WORK ITEM:
Every line below between the one holding "E is for electric, a sparkling trait!" and the one holding "Рисунок 20 — Локальные переходы", inclusive, should be copied exactly, and no other line.

RECORDS SUPPLIED:
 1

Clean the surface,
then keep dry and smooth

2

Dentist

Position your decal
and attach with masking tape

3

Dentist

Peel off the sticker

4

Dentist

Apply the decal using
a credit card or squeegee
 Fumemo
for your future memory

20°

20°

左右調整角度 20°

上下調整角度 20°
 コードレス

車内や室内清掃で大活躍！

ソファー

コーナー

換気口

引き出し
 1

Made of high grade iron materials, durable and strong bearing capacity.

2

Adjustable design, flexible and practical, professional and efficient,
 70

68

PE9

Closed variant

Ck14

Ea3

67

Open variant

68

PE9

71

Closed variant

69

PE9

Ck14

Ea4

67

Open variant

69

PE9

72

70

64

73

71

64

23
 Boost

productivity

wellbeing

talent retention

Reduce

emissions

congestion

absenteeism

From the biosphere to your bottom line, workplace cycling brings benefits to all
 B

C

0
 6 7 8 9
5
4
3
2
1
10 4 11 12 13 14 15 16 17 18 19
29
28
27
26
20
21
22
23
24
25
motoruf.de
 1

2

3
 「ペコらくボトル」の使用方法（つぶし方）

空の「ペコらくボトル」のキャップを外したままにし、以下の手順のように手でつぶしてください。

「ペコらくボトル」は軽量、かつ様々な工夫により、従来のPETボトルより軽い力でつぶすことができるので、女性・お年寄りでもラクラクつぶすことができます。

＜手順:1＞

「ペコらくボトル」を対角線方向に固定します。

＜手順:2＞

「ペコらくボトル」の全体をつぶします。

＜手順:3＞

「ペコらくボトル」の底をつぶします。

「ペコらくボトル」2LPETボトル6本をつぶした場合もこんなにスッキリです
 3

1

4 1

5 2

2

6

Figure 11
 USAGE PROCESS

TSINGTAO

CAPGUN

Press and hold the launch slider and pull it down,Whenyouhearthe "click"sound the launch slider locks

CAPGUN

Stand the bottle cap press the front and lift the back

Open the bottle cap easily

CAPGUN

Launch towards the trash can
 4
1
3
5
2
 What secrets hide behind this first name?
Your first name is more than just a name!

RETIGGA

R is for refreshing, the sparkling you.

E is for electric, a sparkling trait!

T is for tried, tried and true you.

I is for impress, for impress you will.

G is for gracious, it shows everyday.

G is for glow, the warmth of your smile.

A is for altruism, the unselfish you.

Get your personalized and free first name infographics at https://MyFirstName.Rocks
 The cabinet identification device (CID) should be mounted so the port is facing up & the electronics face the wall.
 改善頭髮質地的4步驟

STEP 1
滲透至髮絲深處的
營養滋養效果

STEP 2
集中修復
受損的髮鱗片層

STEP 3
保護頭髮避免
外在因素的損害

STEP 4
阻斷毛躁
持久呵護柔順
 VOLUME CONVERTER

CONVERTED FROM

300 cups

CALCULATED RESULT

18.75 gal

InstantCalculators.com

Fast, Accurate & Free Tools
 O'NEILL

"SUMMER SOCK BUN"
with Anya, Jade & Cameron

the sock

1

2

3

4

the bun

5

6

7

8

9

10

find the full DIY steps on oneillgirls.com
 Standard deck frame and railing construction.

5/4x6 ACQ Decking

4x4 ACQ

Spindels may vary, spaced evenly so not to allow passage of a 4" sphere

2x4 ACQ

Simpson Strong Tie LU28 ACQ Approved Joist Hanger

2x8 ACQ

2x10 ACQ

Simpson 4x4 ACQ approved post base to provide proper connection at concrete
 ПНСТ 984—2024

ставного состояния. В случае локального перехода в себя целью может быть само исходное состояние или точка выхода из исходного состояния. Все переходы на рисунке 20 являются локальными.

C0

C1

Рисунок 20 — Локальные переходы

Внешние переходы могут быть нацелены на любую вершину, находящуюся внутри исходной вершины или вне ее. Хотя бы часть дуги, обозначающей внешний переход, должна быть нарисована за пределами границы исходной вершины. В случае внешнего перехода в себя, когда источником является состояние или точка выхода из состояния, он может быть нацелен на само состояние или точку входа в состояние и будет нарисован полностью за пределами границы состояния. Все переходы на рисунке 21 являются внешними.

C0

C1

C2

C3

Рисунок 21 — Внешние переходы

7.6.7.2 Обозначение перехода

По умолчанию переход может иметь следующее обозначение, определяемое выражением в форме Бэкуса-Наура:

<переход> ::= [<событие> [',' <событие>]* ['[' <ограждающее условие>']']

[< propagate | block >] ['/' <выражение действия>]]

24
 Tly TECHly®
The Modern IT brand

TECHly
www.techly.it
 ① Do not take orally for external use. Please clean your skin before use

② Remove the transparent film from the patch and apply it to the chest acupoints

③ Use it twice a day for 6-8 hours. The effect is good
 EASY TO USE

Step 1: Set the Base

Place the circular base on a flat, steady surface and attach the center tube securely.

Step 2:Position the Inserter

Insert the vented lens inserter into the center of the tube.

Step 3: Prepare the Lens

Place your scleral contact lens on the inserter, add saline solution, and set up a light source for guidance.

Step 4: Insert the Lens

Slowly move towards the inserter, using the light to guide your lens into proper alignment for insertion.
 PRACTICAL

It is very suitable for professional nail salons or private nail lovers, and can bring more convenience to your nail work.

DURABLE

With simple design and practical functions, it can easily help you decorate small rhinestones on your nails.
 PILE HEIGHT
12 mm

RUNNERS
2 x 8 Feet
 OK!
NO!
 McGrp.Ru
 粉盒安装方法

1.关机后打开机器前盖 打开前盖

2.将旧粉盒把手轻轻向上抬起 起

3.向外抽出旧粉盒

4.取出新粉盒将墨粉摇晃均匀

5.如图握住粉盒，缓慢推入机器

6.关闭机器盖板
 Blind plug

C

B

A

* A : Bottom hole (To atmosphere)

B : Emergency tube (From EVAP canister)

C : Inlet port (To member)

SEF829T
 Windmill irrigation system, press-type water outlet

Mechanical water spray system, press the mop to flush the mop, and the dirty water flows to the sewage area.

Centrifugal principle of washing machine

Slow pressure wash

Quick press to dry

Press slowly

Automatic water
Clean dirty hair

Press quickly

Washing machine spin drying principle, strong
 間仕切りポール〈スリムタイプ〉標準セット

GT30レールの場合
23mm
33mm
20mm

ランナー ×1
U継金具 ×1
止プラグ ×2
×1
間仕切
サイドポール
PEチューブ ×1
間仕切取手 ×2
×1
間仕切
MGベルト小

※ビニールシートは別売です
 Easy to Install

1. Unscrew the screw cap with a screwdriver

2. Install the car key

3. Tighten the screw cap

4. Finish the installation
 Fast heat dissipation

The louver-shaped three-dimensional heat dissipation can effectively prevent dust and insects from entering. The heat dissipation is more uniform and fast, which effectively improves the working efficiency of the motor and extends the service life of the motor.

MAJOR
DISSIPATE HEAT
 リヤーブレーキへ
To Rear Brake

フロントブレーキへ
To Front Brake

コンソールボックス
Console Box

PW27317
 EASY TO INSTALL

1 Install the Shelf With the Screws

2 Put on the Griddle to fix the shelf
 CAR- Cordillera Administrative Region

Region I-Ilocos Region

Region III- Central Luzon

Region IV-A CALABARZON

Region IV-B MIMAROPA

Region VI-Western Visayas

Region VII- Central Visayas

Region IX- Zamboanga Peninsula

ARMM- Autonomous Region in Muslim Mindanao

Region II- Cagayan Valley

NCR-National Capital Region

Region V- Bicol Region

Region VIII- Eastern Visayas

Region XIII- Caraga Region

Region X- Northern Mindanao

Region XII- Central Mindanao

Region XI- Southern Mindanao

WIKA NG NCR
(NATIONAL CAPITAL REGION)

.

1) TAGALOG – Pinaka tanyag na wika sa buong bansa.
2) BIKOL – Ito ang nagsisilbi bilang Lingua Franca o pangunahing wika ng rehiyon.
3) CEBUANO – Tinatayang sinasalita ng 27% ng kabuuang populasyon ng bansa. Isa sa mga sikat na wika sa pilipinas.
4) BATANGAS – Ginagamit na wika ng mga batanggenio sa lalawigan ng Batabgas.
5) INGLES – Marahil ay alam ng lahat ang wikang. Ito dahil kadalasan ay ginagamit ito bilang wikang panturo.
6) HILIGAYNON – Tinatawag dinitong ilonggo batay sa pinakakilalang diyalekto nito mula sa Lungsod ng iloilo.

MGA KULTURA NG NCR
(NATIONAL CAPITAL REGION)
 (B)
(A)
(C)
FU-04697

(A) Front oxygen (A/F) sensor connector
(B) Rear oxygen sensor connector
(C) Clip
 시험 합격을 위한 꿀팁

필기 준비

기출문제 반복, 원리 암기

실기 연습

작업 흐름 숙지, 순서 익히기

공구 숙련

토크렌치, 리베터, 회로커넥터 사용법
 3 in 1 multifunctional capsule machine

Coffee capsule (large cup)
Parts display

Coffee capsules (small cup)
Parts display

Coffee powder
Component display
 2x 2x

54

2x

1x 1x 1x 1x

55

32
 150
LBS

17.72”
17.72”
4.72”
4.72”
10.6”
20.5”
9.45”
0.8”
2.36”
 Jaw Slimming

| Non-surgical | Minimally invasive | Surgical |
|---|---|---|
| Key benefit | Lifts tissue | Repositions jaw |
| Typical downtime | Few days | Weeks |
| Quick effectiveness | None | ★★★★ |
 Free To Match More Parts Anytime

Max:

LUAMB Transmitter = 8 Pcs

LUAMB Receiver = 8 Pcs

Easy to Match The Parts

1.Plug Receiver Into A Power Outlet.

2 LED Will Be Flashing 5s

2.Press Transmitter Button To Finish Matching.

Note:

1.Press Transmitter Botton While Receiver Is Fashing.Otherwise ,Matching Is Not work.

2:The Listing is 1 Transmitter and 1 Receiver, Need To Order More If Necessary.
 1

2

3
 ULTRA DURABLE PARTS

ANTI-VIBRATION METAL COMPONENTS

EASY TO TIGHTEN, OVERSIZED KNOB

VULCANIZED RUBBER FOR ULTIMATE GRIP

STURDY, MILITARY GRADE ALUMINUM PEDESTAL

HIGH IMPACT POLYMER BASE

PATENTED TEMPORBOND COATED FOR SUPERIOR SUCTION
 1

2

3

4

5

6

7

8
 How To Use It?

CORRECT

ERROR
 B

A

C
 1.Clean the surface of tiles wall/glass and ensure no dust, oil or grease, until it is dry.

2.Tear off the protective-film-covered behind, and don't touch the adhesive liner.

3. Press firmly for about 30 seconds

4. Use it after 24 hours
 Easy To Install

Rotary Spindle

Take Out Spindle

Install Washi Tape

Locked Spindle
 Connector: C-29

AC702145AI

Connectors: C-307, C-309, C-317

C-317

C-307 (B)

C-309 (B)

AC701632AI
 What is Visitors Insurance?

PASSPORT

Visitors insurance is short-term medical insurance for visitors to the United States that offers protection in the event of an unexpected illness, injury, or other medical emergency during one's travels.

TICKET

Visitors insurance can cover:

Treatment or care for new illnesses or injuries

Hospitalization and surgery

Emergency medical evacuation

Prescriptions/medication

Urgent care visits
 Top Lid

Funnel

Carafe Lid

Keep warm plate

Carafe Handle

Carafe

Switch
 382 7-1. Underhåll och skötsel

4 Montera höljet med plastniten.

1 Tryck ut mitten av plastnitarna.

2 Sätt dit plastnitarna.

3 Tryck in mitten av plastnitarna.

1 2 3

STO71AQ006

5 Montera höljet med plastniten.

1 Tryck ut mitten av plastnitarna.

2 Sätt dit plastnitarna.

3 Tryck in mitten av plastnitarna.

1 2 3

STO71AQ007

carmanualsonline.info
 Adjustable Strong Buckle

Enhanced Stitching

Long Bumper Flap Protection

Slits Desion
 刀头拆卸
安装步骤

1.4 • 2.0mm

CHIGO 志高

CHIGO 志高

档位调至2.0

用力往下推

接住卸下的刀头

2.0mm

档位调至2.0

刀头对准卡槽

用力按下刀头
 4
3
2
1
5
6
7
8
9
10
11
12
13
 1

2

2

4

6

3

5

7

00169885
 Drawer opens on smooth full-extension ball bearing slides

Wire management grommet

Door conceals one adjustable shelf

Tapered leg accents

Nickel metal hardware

COMPLETED EXERCISE:
E is for electric, a sparkling trait!

T is for tried, tried and true you.

I is for impress, for impress you will.

G is for gracious, it shows everyday.

G is for glow, the warmth of your smile.

A is for altruism, the unselfish you.

Get your personalized and free first name infographics at https://MyFirstName.Rocks
 The cabinet identification device (CID) should be mounted so the port is facing up & the electronics face the wall.
 改善頭髮質地的4步驟

STEP 1
滲透至髮絲深處的
營養滋養效果

STEP 2
集中修復
受損的髮鱗片層

STEP 3
保護頭髮避免
外在因素的損害

STEP 4
阻斷毛躁
持久呵護柔順
 VOLUME CONVERTER

CONVERTED FROM

300 cups

CALCULATED RESULT

18.75 gal

InstantCalculators.com

Fast, Accurate & Free Tools
 O'NEILL

"SUMMER SOCK BUN"
with Anya, Jade & Cameron

the sock

1

2

3

4

the bun

5

6

7

8

9

10

find the full DIY steps on oneillgirls.com
 Standard deck frame and railing construction.

5/4x6 ACQ Decking

4x4 ACQ

Spindels may vary, spaced evenly so not to allow passage of a 4" sphere

2x4 ACQ

Simpson Strong Tie LU28 ACQ Approved Joist Hanger

2x8 ACQ

2x10 ACQ

Simpson 4x4 ACQ approved post base to provide proper connection at concrete
 ПНСТ 984—2024

ставного состояния. В случае локального перехода в себя целью может быть само исходное состояние или точка выхода из исходного состояния. Все переходы на рисунке 20 являются локальными.

C0

C1

Рисунок 20 — Локальные переходы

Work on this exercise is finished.